[366] Vacapan was apparently an Opata pueblo, or rather two pueblos, on a branch of the Rio Yaqui, which the Spaniards passed through shortly before reaching Corazones (Ures) on the Rio Sonora. The preserved cactus fruit is regarded highly by all the Indians of the general region even to-day, and in season they subsist largely upon it. The saguara (Cereus giganteus), or great columnar cactus, furnishes the chief supply.

[367] The well-known Rocky Mountain sheep. As late as twenty years ago some of the mountain ranges of southeastern Arizona, especially the Catalina Mountains, were noted for this animal.

[368] Compare Chapter 13. These two groups of pueblos were not the same.

[369] Castañeda speaks as a member of the "army," not of the advance guard. See the preceding chapter.

[370] These lines were drawn in corn meal and must not be crossed. To this day similar lines of meal are made across a trail when certain ceremonies are being performed. The Spaniards were now at the pueblo of Awatobi, the first village of the Hopi (Moqui) people of Tusayan, in northeastern Arizona, reached in coming from the southward. It was destroyed by the other Hopi villagers in 1700, because the Awatobi people favored the re-establishment of the Spanish mission that had been destroyed in the great Pueblo revolt of 1680.

[371] Castañeda, speaking from hearsay with respect to the Tovar expedition, errs in this statement, as the Hopi were the principal cotton growers and weavers of all the Pueblos.
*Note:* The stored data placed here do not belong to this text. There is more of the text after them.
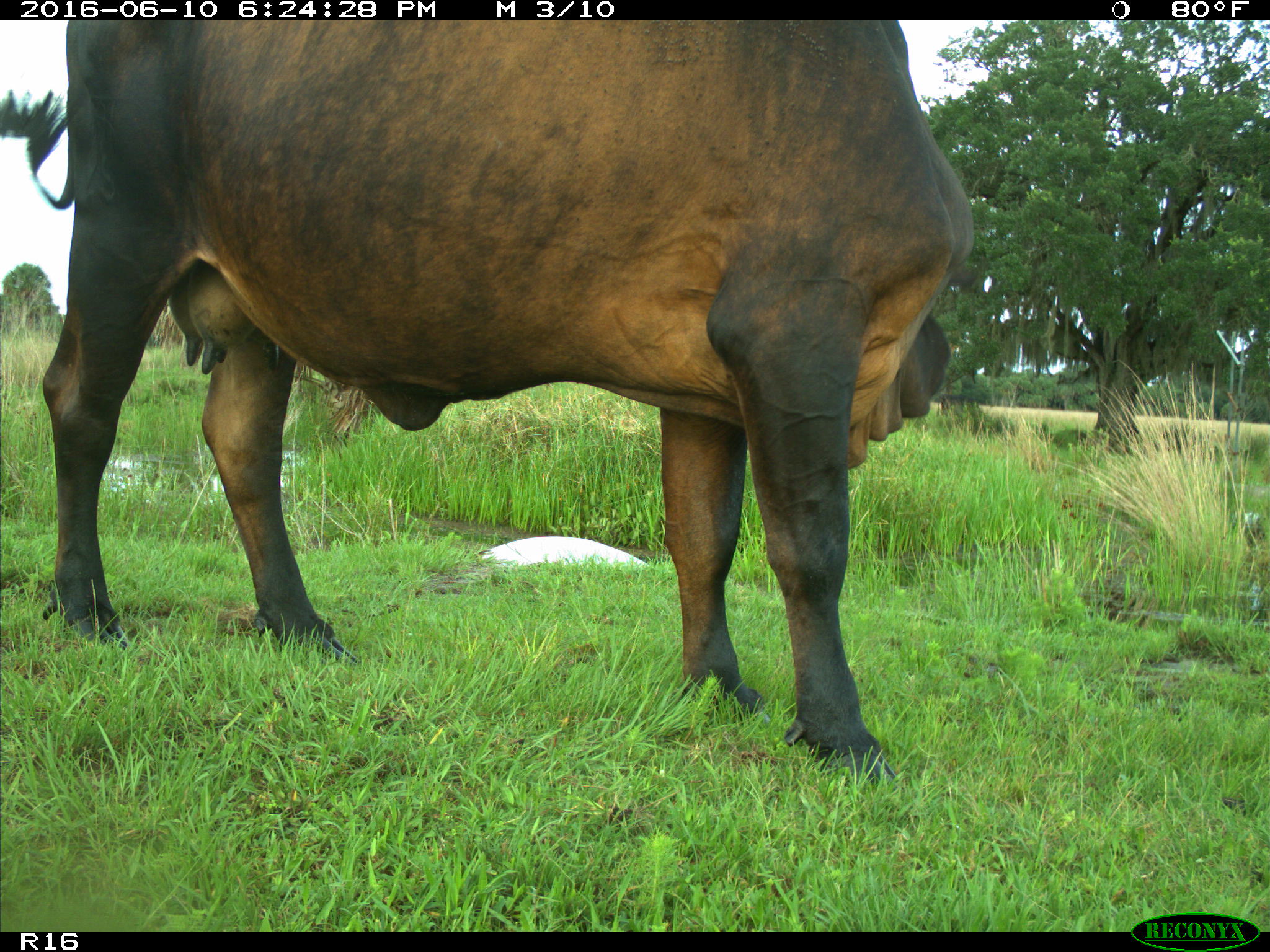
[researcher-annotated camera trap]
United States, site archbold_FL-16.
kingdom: Animalia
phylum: Chordata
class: Mammalia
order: Artiodactyla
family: Bovidae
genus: Bos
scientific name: Bos taurus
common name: domestic cow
Later Spanish accounts all agree on this point. Indeed, even now the Hopi cotton kilts, sashes, and ceremonial robes are bartered throughout the Pueblo region.

[372] Piñon nuts.

[373] Obtained by trade with the Rio Grande Pueblos, who mined them in the Cerillos, southeast of Santa Fé, New Mexico. It is from the same deposits that much of the "matrix turquoise" of our present-day commerce is derived.

[374] See the reference to the Cocopa Indians met by Melchior Diaz, in Chapter 10.

[375] The Grand Cañon of the Colorado, now visited and described by white men for the first time.